Several thousand supporters of Pakistan Tehreek-i-Insaf (PTI) chief Imran Khan and Pakistan Awami Tehreek (PAT) leader Tahir ul Qadri have staged a week-long sit-in in Islamabad to press for Sharif's resignation.
Sharif has ruled out resigning, but agreed to discuss other demands of the two leaders including a call for investigation into the alleged rigging in last year's election.
The government held the first round of talks with the two leaders Wednesday.
As the opposition groups mounted pressure on the government, the National Assembly or lower house of parliament Thursday unanimously passed a resolution rejecting the "unconstitutional demands of the protesting parties for the resignation of the prime minister and dissolution of the assemblies", Xinhua reported.

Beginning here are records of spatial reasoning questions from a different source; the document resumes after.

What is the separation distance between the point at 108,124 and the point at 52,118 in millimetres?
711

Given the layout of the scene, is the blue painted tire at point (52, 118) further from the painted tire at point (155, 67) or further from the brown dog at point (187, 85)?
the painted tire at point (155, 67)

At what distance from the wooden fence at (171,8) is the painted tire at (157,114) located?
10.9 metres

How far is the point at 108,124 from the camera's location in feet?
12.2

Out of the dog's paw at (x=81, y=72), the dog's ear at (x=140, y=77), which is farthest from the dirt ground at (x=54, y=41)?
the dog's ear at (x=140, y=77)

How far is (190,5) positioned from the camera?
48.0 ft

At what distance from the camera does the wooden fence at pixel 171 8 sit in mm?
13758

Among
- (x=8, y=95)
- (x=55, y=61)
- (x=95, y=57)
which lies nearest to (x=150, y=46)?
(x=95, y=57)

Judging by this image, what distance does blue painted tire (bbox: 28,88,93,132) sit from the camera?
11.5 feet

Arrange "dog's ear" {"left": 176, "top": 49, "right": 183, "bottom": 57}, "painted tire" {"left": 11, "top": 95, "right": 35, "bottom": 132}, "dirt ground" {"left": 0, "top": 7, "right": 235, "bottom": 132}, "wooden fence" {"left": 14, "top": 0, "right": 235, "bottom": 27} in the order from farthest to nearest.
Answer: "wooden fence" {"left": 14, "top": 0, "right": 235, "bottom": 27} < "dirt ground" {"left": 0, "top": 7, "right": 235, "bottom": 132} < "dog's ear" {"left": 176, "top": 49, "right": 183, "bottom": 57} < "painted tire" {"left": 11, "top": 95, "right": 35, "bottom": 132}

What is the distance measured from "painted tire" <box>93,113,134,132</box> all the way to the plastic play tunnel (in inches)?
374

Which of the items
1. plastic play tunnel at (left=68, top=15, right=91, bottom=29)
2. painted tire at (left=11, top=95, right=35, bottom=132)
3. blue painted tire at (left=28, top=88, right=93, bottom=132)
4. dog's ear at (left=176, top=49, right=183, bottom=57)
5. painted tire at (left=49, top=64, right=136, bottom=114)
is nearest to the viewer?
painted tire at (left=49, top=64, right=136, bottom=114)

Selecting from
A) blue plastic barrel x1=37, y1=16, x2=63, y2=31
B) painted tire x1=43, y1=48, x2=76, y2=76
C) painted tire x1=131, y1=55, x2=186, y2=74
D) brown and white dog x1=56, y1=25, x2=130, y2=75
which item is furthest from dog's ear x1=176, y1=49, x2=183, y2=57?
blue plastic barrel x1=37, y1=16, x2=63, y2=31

The resolution moved by senior politician Mahmoud Khan Achakzai resolved to uphold the supremacy of the constitution and sovereignty of the parliament.
Political analysts are of the view that the resolution will give a boost to the prime minister and could further isolate Khan, whose PTI party has 35 members in the 342-member National Assembly.

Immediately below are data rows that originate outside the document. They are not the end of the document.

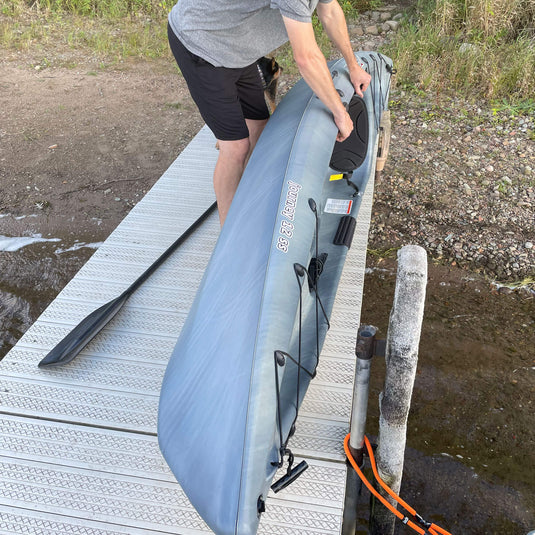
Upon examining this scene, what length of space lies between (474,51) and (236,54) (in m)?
3.33

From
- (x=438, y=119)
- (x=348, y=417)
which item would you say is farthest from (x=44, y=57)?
(x=348, y=417)

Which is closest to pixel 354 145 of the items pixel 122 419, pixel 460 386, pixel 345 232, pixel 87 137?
pixel 345 232

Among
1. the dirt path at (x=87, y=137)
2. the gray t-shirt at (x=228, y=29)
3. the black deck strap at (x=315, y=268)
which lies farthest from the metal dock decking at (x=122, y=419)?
the dirt path at (x=87, y=137)

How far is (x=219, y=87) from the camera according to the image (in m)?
2.11

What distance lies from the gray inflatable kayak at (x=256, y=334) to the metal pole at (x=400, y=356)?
11.4 inches

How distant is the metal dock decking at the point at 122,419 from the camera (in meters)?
1.60

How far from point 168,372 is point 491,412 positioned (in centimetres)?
152

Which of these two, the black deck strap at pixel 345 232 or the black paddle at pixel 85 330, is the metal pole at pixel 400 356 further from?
the black paddle at pixel 85 330

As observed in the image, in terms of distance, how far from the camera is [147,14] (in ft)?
20.5

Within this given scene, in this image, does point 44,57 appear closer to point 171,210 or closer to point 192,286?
point 171,210

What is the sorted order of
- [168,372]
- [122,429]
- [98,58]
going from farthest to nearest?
[98,58] < [122,429] < [168,372]

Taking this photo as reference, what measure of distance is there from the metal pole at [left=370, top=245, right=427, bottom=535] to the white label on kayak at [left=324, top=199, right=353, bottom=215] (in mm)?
1127

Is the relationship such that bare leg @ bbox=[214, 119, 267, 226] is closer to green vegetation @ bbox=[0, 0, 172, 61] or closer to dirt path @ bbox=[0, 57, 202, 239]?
dirt path @ bbox=[0, 57, 202, 239]

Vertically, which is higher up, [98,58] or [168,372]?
[98,58]
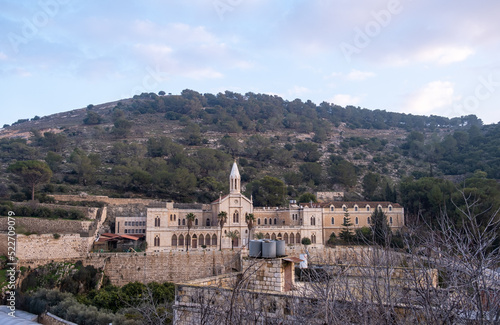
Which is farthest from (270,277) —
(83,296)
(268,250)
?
(83,296)

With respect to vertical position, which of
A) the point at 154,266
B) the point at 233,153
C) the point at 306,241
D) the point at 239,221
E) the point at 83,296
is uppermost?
the point at 233,153

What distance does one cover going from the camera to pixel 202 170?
72.8 metres

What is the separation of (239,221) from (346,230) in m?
12.9

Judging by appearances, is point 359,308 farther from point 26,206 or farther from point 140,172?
point 140,172

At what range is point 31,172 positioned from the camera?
4862cm

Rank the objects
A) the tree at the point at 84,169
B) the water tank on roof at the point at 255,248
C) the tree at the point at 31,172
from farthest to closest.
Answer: the tree at the point at 84,169 → the tree at the point at 31,172 → the water tank on roof at the point at 255,248

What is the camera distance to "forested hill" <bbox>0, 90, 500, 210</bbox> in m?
62.0

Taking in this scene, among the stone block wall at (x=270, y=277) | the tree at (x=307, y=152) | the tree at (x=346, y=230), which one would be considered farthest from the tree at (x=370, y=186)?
the stone block wall at (x=270, y=277)

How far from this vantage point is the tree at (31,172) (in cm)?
4856

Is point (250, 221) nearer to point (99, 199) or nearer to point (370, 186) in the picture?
point (99, 199)

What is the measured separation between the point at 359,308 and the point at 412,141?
102m

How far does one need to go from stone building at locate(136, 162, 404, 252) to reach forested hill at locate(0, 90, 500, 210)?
7.17 metres

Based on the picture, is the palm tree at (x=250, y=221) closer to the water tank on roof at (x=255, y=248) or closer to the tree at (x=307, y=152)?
the water tank on roof at (x=255, y=248)

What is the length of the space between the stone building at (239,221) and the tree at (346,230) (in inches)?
24.1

Qadri has no representation in parliament.
Khan has announced that his party's lawmakers would quit the national and two provincial assemblies as part of the protest. The resignations have not been submitted to the speaker so far.
Sharif was present during the assembly session and is likely to deliver a speech in the house after a debate.
The National Assembly reiterated its resolve that democracy would continue to function and flourish and that no protest could pose any threat to the system.
The resolution also strongly condemned the "derogatory and defamatory language used by the leadership of protesting parties".